Tuesday, April 28, 2009

Death Knell for MySQL

Someone asked me, "What do you think about the Oracle/Sun buyout as it pertains to MySQL?" Well, since you're asking...

I thought it was bad for MySQL when Sun bought them despite what others were saying at the time. It turns out I was right. I think Oracle will be worse, and this time the blogosphere are saying it'll probably be bad. Now the question is, just how bad will it be? Here's my predictions:
  • I'm sure Oracle realizes they need to tread lightly on the subject of MySQL or else risk the wrath of the open source community. They may integrate some of MySQL to improve Oracle, but they won't promote the continued development of MySQL proper (Berkeley DB anyone?). That is, Oracle won't actively kill MySQL, but they'll let continue to languish the slow and painful death that began before Sun came along. I don't see a financial benefit to Oracle for keeping MySQL healthy. If MySQL does survive, it might be branded as "Oracle Lite."

  • Core developers will continue work on MySQL in the form of Drizzle, a fork based on MySQL 6.0. Drizzle's focus is on refactoring the MySQL code base and scaling down the feature set-- views, triggers, stored procedures, etc. will be available through modules but not in the core-- to providing a fast and efficient RDBMS for web-based and distributed applications. Drizzle will become very popular as a MySQL alternative for dedicated community members and web developers, and enterprise users who require a larger feature set will migrate to PostgreSQL (and Pythonistas rejoice en masse).
If a commercial company buys control of an open-source project, but then the project's community and core developers fork the codebase and continue development, then the company has effectively only purchased rights to a particular branch. It's legal, but it's not a palatable situation for commercial corporations who might be looking to buy up open source applications. I doubt we'll see Oracle starting a SCO-like court battle over MySQL... but we sure are living in interesting times. Welcome to the era of new law.
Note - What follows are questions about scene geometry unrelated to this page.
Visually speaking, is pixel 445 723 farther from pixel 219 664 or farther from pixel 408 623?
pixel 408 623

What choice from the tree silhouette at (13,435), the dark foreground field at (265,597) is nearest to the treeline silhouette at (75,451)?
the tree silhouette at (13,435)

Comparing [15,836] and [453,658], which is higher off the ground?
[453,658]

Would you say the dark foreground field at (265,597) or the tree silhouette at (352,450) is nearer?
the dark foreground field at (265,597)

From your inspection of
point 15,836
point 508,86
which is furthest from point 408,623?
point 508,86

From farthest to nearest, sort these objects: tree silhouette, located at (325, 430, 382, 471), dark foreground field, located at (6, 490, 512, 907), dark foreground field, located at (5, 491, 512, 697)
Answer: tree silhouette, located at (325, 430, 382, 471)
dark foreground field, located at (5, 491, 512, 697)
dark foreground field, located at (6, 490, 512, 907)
I'm primarily a PHP developer so I'll most likely migrate to Drizzle if and when that time comes. A lot of what I do could probably be done with SQLite, but I don't particularly care for the way SQLite does some things. That's another story for another day...

Wednesday, April 1, 2009

Certification Failure

Some employers look favorably on certifications, or even require them; other employers could care less. Some people are certified in something but clueless when it comes to actually using the technology. Some people get certifications like they're going out of style just because they can. Some people cheat on the exam. So how much stock should one put in certifications? I'm not sure I know the answer to that. I guess it depends on the certification, what the testing environment is like, who runs the certification program, etc.

Today I ran across PHP-Rocks during my daily web-surfing. It's a small site that offers a set of tutorials ranging from beginner up to advanced, and a PHP "certification" exam. The exam piqued my interest. It was free to take, and I was curious as to what type of questions it asked, so I signed up. Of course I often sign up a dummy account and fake email address when I do such things because I don't intend on becoming a regular visitor to the site, nor do I care to be placed on some spam mailing list. I chose "Joe Biteme" as my name for this excursion.

I answered randomly, not taking the exam seriously (like I said, I was more interested in what type of questions they were asking rather than actually getting their "certification"). I utterly failed it with a miserable 26.6667%! But I figure if they don't feel guilty about offering me the opportunity to pay them $5 to email me the certificate for a failed exam, then I probably shouldn't feel guilty about making a mockery of their exam process (and perhaps even the exam itself) by registering a fake identity and answering randomly.

Click on the image below to enlarge it and you'll see I successfully completed the PHP developer exam with a fail!

certification failure

In full disclosure, yes I took (and passed) the Zend Certified Engineer exam for PHP5 offered by Zend, and yes I took it much more seriously than I did PHP-Rock's exam. Also, it's not my purpose to single out a particular web site... I just found their snafu too humorous not to share.